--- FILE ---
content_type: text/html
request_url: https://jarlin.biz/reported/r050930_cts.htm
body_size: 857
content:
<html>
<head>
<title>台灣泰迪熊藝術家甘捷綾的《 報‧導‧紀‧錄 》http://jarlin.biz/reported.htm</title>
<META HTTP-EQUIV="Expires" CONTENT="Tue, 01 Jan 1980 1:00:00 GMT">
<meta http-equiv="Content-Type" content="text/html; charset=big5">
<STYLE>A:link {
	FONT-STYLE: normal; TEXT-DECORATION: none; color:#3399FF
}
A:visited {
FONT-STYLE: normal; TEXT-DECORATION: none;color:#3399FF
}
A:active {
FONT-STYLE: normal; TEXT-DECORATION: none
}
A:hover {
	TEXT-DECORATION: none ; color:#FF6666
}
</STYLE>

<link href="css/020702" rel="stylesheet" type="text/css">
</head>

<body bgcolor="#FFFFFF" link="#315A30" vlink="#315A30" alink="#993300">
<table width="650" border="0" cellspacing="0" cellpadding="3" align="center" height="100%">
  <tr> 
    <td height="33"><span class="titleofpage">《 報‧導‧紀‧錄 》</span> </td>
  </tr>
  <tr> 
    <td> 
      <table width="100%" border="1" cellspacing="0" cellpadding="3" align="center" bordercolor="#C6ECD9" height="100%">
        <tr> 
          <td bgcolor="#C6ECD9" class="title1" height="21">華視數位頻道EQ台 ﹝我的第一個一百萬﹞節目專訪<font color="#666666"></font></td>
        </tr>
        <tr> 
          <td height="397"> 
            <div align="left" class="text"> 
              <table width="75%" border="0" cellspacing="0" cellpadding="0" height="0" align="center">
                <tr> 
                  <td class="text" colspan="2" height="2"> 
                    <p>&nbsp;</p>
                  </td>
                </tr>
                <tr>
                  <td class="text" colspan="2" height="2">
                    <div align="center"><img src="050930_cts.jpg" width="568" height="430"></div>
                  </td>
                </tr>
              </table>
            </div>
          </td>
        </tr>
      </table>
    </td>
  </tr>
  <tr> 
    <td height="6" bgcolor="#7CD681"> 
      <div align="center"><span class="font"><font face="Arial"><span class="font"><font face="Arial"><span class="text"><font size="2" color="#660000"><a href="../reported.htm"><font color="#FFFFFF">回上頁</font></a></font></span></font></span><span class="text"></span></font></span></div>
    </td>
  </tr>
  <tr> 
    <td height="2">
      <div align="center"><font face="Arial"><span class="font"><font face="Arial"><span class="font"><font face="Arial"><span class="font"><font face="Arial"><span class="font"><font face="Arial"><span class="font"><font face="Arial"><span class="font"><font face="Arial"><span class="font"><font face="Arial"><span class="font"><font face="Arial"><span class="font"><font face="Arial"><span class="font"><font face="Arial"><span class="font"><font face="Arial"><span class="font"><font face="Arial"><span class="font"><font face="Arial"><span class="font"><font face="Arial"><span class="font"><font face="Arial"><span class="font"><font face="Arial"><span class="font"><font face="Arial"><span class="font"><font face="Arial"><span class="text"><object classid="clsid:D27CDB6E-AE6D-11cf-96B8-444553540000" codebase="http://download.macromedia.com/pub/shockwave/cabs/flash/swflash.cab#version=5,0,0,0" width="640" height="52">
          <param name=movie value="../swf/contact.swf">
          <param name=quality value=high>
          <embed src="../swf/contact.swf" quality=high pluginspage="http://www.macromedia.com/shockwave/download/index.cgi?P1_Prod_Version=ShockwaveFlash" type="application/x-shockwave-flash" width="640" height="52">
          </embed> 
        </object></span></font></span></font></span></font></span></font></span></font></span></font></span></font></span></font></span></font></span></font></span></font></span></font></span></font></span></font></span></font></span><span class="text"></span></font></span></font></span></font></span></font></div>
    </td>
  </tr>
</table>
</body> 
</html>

→ **Task to carry out**: Each line of the material is to be copied exactly.

→ **Solution for this problem**:
--- FILE ---
content_type: text/html
request_url: https://jarlin.biz/reported/r050930_cts.htm
body_size: 857
content:
<html>
<head>
<title>台灣泰迪熊藝術家甘捷綾的《 報‧導‧紀‧錄 》http://jarlin.biz/reported.htm</title>
<META HTTP-EQUIV="Expires" CONTENT="Tue, 01 Jan 1980 1:00:00 GMT">
<meta http-equiv="Content-Type" content="text/html; charset=big5">
<STYLE>A:link {
	FONT-STYLE: normal; TEXT-DECORATION: none; color:#3399FF
}
A:visited {
FONT-STYLE: normal; TEXT-DECORATION: none;color:#3399FF
}
A:active {
FONT-STYLE: normal; TEXT-DECORATION: none
}
A:hover {
	TEXT-DECORATION: none ; color:#FF6666
}
</STYLE>

<link href="css/020702" rel="stylesheet" type="text/css">
</head>

<body bgcolor="#FFFFFF" link="#315A30" vlink="#315A30" alink="#993300">
<table width="650" border="0" cellspacing="0" cellpadding="3" align="center" height="100%">
  <tr> 
    <td height="33"><span class="titleofpage">《 報‧導‧紀‧錄 》</span> </td>
  </tr>
  <tr> 
    <td> 
      <table width="100%" border="1" cellspacing="0" cellpadding="3" align="center" bordercolor="#C6ECD9" height="100%">
        <tr> 
          <td bgcolor="#C6ECD9" class="title1" height="21">華視數位頻道EQ台 ﹝我的第一個一百萬﹞節目專訪<font color="#666666"></font></td>
        </tr>
        <tr> 
          <td height="397"> 
            <div align="left" class="text"> 
              <table width="75%" border="0" cellspacing="0" cellpadding="0" height="0" align="center">
                <tr> 
                  <td class="text" colspan="2" height="2"> 
                    <p>&nbsp;</p>
                  </td>
                </tr>
                <tr>
                  <td class="text" colspan="2" height="2">
                    <div align="center"><img src="050930_cts.jpg" width="568" height="430"></div>
                  </td>
                </tr>
              </table>
            </div>
          </td>
        </tr>
      </table>
    </td>
  </tr>
  <tr> 
    <td height="6" bgcolor="#7CD681"> 
      <div align="center"><span class="font"><font face="Arial"><span class="font"><font face="Arial"><span class="text"><font size="2" color="#660000"><a href="../reported.htm"><font color="#FFFFFF">回上頁</font></a></font></span></font></span><span class="text"></span></font></span></div>
    </td>
  </tr>
  <tr> 
    <td height="2">
      <div align="center"><font face="Arial"><span class="font"><font face="Arial"><span class="font"><font face="Arial"><span class="font"><font face="Arial"><span class="font"><font face="Arial"><span class="font"><font face="Arial"><span class="font"><font face="Arial"><span class="font"><font face="Arial"><span class="font"><font face="Arial"><span class="font"><font face="Arial"><span class="font"><font face="Arial"><span class="font"><font face="Arial"><span class="font"><font face="Arial"><span class="font"><font face="Arial"><span class="font"><font face="Arial"><span class="font"><font face="Arial"><span class="font"><font face="Arial"><span class="font"><font face="Arial"><span class="font"><font face="Arial"><span class="text"><object classid="clsid:D27CDB6E-AE6D-11cf-96B8-444553540000" codebase="http://download.macromedia.com/pub/shockwave/cabs/flash/swflash.cab#version=5,0,0,0" width="640" height="52">
          <param name=movie value="../swf/contact.swf">
          <param name=quality value=high>
          <embed src="../swf/contact.swf" quality=high pluginspage="http://www.macromedia.com/shockwave/download/index.cgi?P1_Prod_Version=ShockwaveFlash" type="application/x-shockwave-flash" width="640" height="52">
          </embed> 
        </object></span></font></span></font></span></font></span></font></span></font></span></font></span></font></span></font></span></font></span></font></span></font></span></font></span></font></span></font></span></font></span><span class="text"></span></font></span></font></span></font></span></font></div>
    </td>
  </tr>
</table>
</body> 
</html>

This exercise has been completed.